Why Everything Happened at Once
Three slow curves crossed in the same decade, and the crossing explains both the breakthrough and the noise.

In November 2022, a research lab released a chat interface to a language model, mostly as a demonstration. Within two months, by widely cited estimates, a hundred million people were using it, the fastest adoption of a consumer application the world had seen to that point.
To anyone watching from inside a normal business, it felt like the technology fell out of the sky. One quarter, AI was a research curiosity and a punchline about chatbots. The next, your nephew was using it to write cover letters and your competitors were issuing press releases.
Sudden arrivals deserve suspicion, so it is worth asking the real question: why now? The capability was decades in the making, as the first essay in this series argued. What made it surface in this particular decade? The answer is that three long, slow, independent curves happened to cross at the same time, and the crossing point is where we live.
The First Curve: An Architecture That Could Scale
For years, the systems that processed language read text the way you do, one word after another, which made them slow to train and forgetful over long passages. In 2017, researchers at Google published a paper with the swaggering title “Attention Is All You Need,” introducing a design called the transformer. The technical details matter less than the consequence: a transformer can weigh every word in a passage against every other word simultaneously, which means training can be spread across thousands of chips working in parallel.
That sounds like an engineering footnote. It was the hinge of the whole era. Before the transformer, throwing more computers at a language model hit diminishing returns quickly. After it, researchers discovered something almost embarrassing in its simplicity, formalized in what are now called scaling laws: make the model bigger, feed it more text, give it more computing power, and it gets better, smoothly and predictably, like a dial you can simply keep turning. Much of the last decade in AI is the story of well-capitalized labs turning that dial as hard as the supply chain allowed.
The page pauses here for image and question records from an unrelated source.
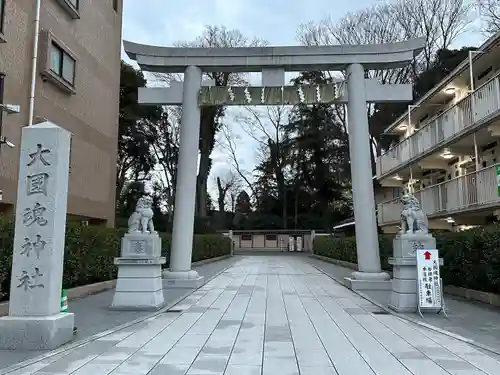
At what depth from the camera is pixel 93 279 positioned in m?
11.4

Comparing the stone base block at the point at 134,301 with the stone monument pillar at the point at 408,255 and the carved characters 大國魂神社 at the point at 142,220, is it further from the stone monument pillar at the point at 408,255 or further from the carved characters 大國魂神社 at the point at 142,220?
the stone monument pillar at the point at 408,255

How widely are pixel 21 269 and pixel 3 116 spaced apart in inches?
286

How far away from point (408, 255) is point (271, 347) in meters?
4.22

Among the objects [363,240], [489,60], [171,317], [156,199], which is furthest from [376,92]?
[156,199]

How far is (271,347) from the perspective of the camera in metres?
5.50

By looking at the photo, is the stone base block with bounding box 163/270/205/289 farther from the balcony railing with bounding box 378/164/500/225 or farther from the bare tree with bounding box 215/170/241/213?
the bare tree with bounding box 215/170/241/213

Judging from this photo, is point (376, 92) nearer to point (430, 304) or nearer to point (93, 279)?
point (430, 304)

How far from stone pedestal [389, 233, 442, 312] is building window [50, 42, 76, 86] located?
1095 centimetres

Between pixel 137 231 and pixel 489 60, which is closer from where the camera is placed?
pixel 137 231

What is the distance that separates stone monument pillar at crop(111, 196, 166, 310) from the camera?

The Second and Third Curves: The Fuel and the Furnace
A dial is only useful if you can afford to turn it, and here the second curve enters from an unlikely direction: video games. The graphics processing unit, the GPU, was built to render explosions for teenagers, a job that consists of doing millions of small calculations at once. That happens to be the exact shape of the math inside a neural network. Decades of gamers funded the development of chips that turned out to be the furnace AI needed, and the company that made the best ones, Nvidia, found itself transformed from a gaming brand into one of the most valuable enterprises on earth.
The third curve was the fuel. Training a model of this kind requires a meaningful fraction of everything humanity has ever written, and until recently no such corpus existed in usable form. Then thirty years of the internet happened. Billions of people, without ever intending to, typed out the largest record of human language, knowledge, argument, and style ever assembled, and left it lying around in machine-readable form.
An architecture that scales. Chips that can run it. A corpus that can feed it. Any one of these alone produces a research paper. All three together produced the moment you are living through.
The Pattern Has a History
Convergence stories are how general-purpose technologies always arrive. The automobile needed cheap steel, refined gasoline, and machine tools to mature in the same generation; the pieces existed separately for years before they snapped together. Commercial aviation waited on aluminum, engines, and instruments. The technology that changes everything is usually an assembly of technologies that each changed little on their own.
The history matters because it answers the question every owner eventually asks me, usually with one eyebrow raised: is this a bubble? Here is the truth: the financial mania and the real technology are separate questions, and history says yes to both. The British railway mania of the 1840s incinerated investor fortunes on a spectacular scale, and Britain kept the railways, which went on to reorganize the economy for a century. The dot-com crash of 2000 wiped out trillions in paper value, and the internet did not get any less important on the way down. Capital overshoots. Capability compounds. When some of today’s AI valuations deflate, and some will, the data centers, the chips, the trained models, and the working deployments inside businesses will all still be there the next morning.
So separate the two curves in your own mind, because they ask different things of you. The hype curve, the one made of funding rounds and keynote demos, is entertainment; you can ignore it without cost. The capability curve, the one made of falling prices and accumulating competence, is the one your decisions should track. It moved before the headlines arrived. It will keep moving after they leave.
Three slow curves crossed, and the world noticed all at once. The noticing was sudden. The arriving never was.